What other sorts of data security issues can we think of?
Another potential worry is the NHS.care database. In theory, this is a great idea [ Goldacre ] – we already get a lot of data from looking at the huge numbers of hospital visits, and good analysis can give us valuable insights into the efficacy of procedures, and identify potentially dangerous hospitals by seeing which operations have a higher than expected mortality or problem rate. By combining this with data from GP visits, we can gain even more insights, especially about how interventions work and detect rare side effects. But the rollout has been badly handled, with poor communication, and worse a poor understanding of people’s concerns that even with anonymisation, it can still be easy to discover people and their medical history. Then there were the other purposes to which this data could be put, including potentially being sold to insurance companies –while having better actuarial data could be useful, the worry of being able to tailor insurance to the individual surely defeats the purpose of insurance, which is the pooling of risk. Thankfully this will never happen we are assured, and yet somehow it does [ Sold ]. This should give us pause for thought [ Goldacre2 ], and has already led to a welcome improvement in transparency [ Publish ]

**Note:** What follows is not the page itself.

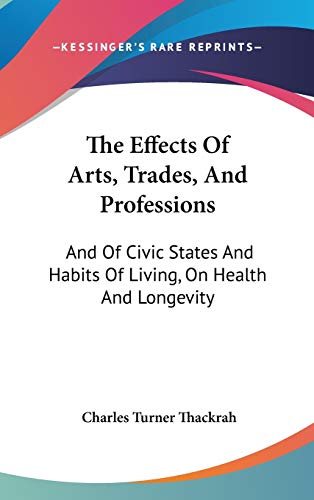 Stock image for The Effects Of Arts, Trades, And Professions: And Of Civic States And Habits Of Living, On Health And Longevity: With Suggestions (1832) for sale by Phatpocket Limited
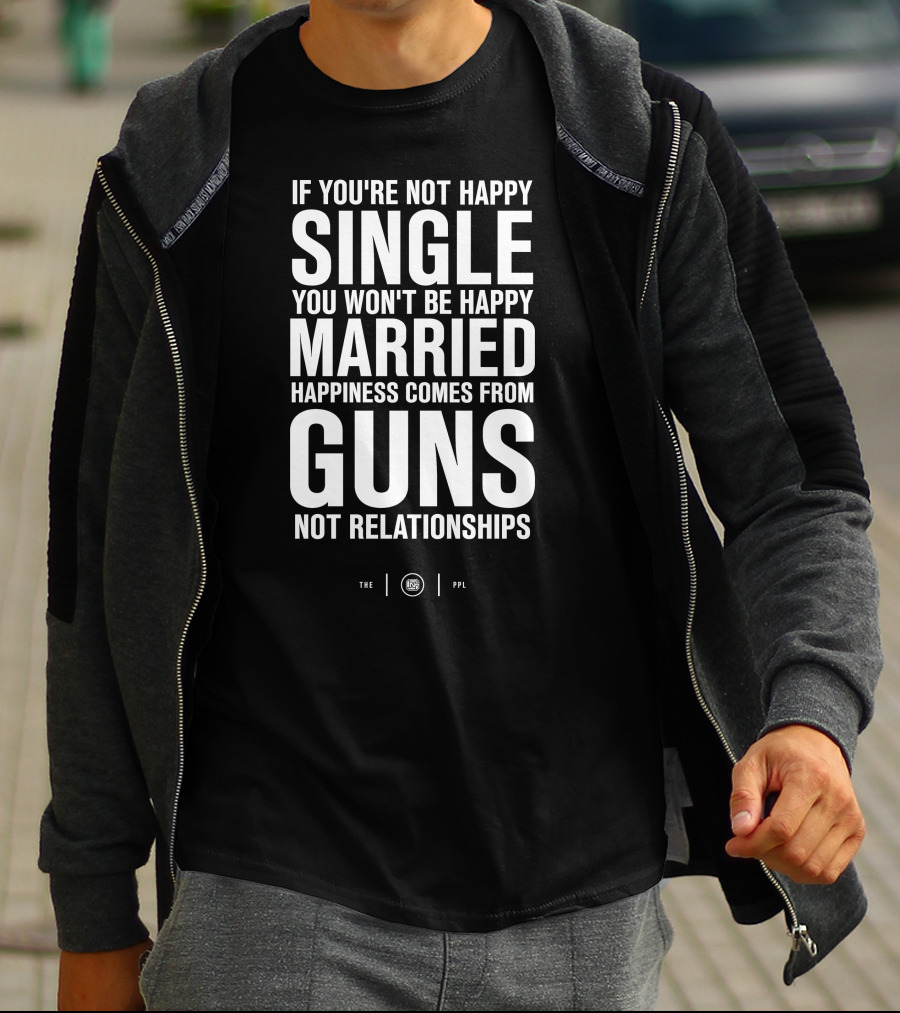 If You're Not Happy Single You Won't Be Happy Married Happiness Comes From Guns Not Relationships T-Shirt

At least you’re not broadcasting when you’re out of your home. Yet. With the upcoming rollout of smart meters [ SmartMeters ] we are potentially doing just that – while the idea of more accurate metering and billing, not to mention pooling data to enable the energy grid to be better managed, there is a danger that the times you are in or out can be inferred, for example if the meter uploads every half-hour then you can easily work out people’s work hours, and even if you choose to only update occasionally, long holidays can be spotted [Frequency]. How can this sort of issue be avoided, while keeping the benefits? One idea would be to have the meters only upload data that can be traced to you only when absolutely required in order to calculate the bill. Other times lots of detailed data could be sent, but only tagged with broad categories and not anything identifiable, although even then you can often work out quite a lot if you can afford the time and effort – this leads to a similar principle to an important rule in cryptography: make the cost of finding out more than it’s worth. (Talking of cryptography, it seems that even it may not be enough to be secure, as adding backdoors can weaken it for everybody [ Backdoor ])

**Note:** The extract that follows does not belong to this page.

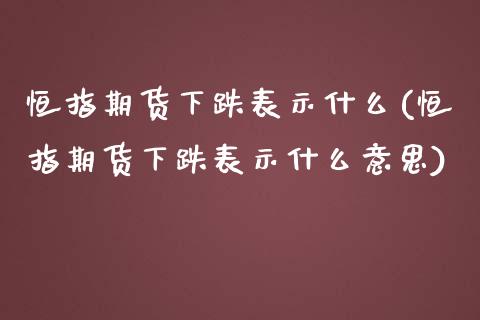 恒指期货下跌表示什么(恒指期货下跌表示什么意思)_https://www.iteshow.com_原油期货_第1张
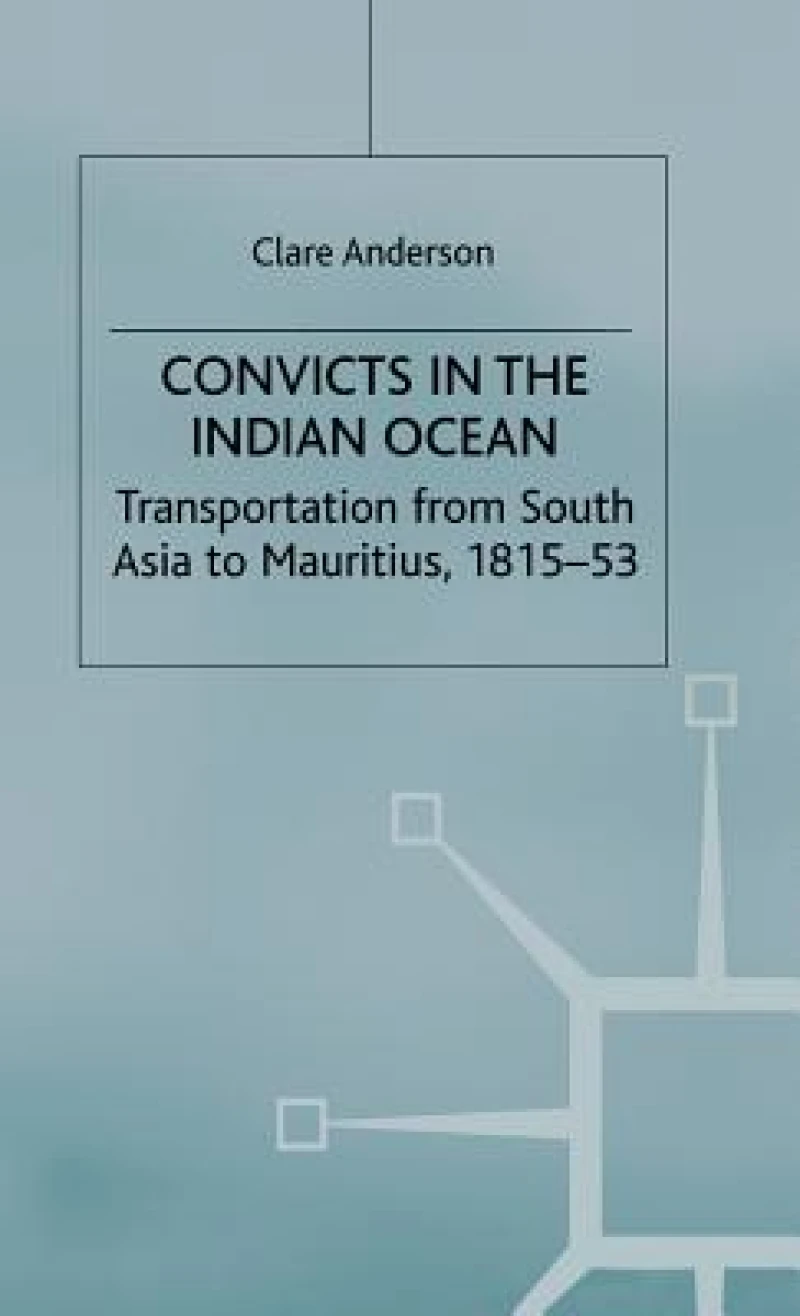 Convicts in the Indian Ocean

These sorts of situations are becoming more and more frequent, and most people do not have the time, knowledge, or the tools to adequately evaluate and choose what happens to their data, if they even have a choice. Openness and transparency with data collection and storage is important, as are strong checks and balances with an independent watchdog with the ability to investigate abuses and issue strong punishments. But even if we manage to build a good regime in our own country, it is only part of the solution as data is often stored in the cloud, and the datacentres could be in jurisdictions with completely different laws where the hosting company is required to give security agencies access, or can be collected at an intervening point. International rules and co-operation is required with all the problems that are implied by that. But at least some people are thinking about it [ Berners-Lee ].